И еще: как странно видеть среди нынешней политической сумятицы, сколь незыблемы некоторые лица и некоторые положения! Самый законченный тип такого человека-поплавка, который скользит по волнам времени и всегда держится на поверхности, являет собой достойнейший генеральный секретарь бывшего Законодательного корпуса. Все парижские журналисты знают этого долговязого, бледнолицего субъекта, с тонкими губами и кислой улыбкой, с головой не то канатоходца, не то пономаря: его всегда видели сидящим за столиком на самом верху галереи, за председательский креслом… Я смею думать, что это неплохое место, раз этот господин цепляется за него вот уже больше тридцати лет — нужен был бы самый настоящий ураган, чтобы его оттуда сбросить. Короли уходят, империя рушится, республиканские мины взрывают почтенное собрание… И лишь маленький столик г-на Валетта стоит непоколебимо и будет стоять всегда.
Что вы мне рассказываете, будто нет людей не-заме-нимых? Вот вам один из них! Или, по крайней мере, он заставляет всех так думать, и в этом его сила. Наверное, ни один человек во Франции — даже г-н Тьер — не знает регламента так, как он, — не будь его, парламентская машина не могла бы работать. Зато когда дело не касается этого грозного регламента, в соблюдении которого он неумолим, г-н Валетт весьма уступчив и весьма гибок: «Если ваше превосходительство соблаговолит…» — говорил он медоточивым тоном, земно кланяясь г-ну Паликао.[6] Это было в полдень 4 сентября. А 6 сентября в тот же час он входил в салоны на площади Бово[7] и с тою же почтительнейшей улыбкой, так же угодливо сгибаясь в три погибели, говорил г-ну Гамбетте:[8] «Если ваше превосходительство соизволит…» И на этот раз, как всегда, его оставили в покое за его столиком в Законодательном корпусе, с ключами от дворца в кармане, с караулом гвардейцев у дверей — для почета, разумеется. И все эти пять месяцев он только и знает, что срывать цветы с прекрасных лужаек председательской канцелярии и регулярно являться к окошечку кассы. Потом открылась Палата в Бордо, и вот теперь он там, со своей неизменной улыбкой, за столиком позади председательского кресла.

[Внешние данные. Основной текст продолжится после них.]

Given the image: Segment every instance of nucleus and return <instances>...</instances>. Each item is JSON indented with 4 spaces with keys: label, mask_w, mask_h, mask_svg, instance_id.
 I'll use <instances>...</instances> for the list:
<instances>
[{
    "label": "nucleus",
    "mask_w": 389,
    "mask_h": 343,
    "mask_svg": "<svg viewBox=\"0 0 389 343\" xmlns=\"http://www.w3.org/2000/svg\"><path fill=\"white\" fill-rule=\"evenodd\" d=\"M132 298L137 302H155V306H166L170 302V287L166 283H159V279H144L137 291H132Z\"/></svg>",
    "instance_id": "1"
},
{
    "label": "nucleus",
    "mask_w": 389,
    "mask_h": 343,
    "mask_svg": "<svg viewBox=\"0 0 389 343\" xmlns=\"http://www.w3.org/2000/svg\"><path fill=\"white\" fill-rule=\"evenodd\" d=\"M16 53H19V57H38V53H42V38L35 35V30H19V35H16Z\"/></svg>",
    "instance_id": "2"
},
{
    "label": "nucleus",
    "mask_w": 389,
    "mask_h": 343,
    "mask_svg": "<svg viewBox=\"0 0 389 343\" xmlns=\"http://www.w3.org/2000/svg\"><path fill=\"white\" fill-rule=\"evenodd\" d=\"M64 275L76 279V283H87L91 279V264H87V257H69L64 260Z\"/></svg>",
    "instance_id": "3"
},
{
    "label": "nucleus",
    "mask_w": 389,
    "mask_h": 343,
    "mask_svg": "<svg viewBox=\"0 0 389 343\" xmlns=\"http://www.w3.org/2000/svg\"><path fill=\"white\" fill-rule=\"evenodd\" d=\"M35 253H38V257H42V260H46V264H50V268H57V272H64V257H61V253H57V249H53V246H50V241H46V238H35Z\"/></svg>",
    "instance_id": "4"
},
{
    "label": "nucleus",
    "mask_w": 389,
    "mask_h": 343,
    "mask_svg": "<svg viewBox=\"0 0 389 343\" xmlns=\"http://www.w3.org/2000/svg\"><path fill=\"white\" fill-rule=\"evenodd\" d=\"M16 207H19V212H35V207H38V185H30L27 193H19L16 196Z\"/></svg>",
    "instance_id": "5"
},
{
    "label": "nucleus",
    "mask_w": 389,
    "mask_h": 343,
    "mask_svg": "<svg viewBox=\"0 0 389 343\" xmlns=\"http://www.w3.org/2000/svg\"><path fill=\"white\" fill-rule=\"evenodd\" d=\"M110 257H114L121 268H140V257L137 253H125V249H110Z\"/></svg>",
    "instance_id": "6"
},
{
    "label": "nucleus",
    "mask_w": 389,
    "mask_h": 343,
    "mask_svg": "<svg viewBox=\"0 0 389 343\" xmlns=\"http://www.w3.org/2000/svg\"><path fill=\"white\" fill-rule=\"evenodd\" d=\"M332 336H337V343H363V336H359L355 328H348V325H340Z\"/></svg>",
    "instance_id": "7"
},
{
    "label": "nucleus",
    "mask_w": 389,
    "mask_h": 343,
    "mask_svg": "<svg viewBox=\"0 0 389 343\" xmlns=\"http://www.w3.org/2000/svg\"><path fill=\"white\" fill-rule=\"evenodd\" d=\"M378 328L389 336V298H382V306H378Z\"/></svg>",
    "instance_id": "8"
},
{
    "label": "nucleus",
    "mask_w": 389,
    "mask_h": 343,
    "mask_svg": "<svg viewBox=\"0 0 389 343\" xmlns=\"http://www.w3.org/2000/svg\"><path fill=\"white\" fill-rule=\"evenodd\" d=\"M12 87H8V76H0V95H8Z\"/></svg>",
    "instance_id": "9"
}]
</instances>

Портрет этого милейшего человека довершит одно его изречение. Однажды кто-то из служащих, кичась покровительством г-на Шнейдера,[9] в то время председателя Законодательного корпуса, попытался дать г-ну Валетту отпор. Г-н Валетт вызвал беднягу в свой кабинет и мягко, невозмутимо сказал ему с глазу на глаз следующие незабываемые слова:
— Поостерегитесь, мой друг!.. Ведь председатели не вечны.
А сам г-н Валетт вечен!
Имя ему — Правительственное Чиновничество…
Матери © Перевод С. Ошерова
Нынче утром я ходил на Мон-Валерьен[10] повидать нашего общего друга, художника Б…, лейтенанта подвижной гвардии[11] департамента Сены. Наш молодец стоял на часах и никак не мог отлучиться. Нам пришлось, словно матросам на вахте, прогуливаться взад и вперед у сводчатых ворот крепости и беседовать о Париже, о войне и о милых отсутствующих друзьях… Вдруг лейтенант, который и в своей накидке гвардейца остается все тем же неукротимым мазилкой, каким ты знал его, прерывает речь на полуслове, застывает на месте и, схватив меня за руку, говорит вполголоса: — Гляди: настоящий Домье! Скосив маленькие серые глазки, вдруг загоревшиеся, как у охотничьей собаки, он показывает мне на две колоритные фигуры, только что появившиеся на плоской вершине Мон-Валерьена.
И впрямь настоящий Домье! Мужчина — в длинном коричневом рединготе с серовато-зеленым бархатным воротником, который, кажется, сделан из высохшего лесного мха; сам он худ, низкоросл, краснолиц, с низким лбом, круглыми глазами и крючковатым носом. Голова важного и глупого филина. В руке у него кошелка из цветной ковровой ткани с торчащим наружу горлышком бутылки, а под мышкой другой руки он держит банку консервов, неизбежную жестяную банку, при взгляде на которую парижане непременно будут вспоминать пять месяцев блокады… Что касается женщины, то прежде всего бросается в глаза ее огромный капор и шаль из искусственного кашемира, которая плотно окутывает все ее тело, словно для того, чтобы еще больше подчеркнуть его тщедушие; потом замечаешь острый кончик носа, время от времени показывающийся из-за выцветших оборок капора, и жалкие прядки полуседых волос.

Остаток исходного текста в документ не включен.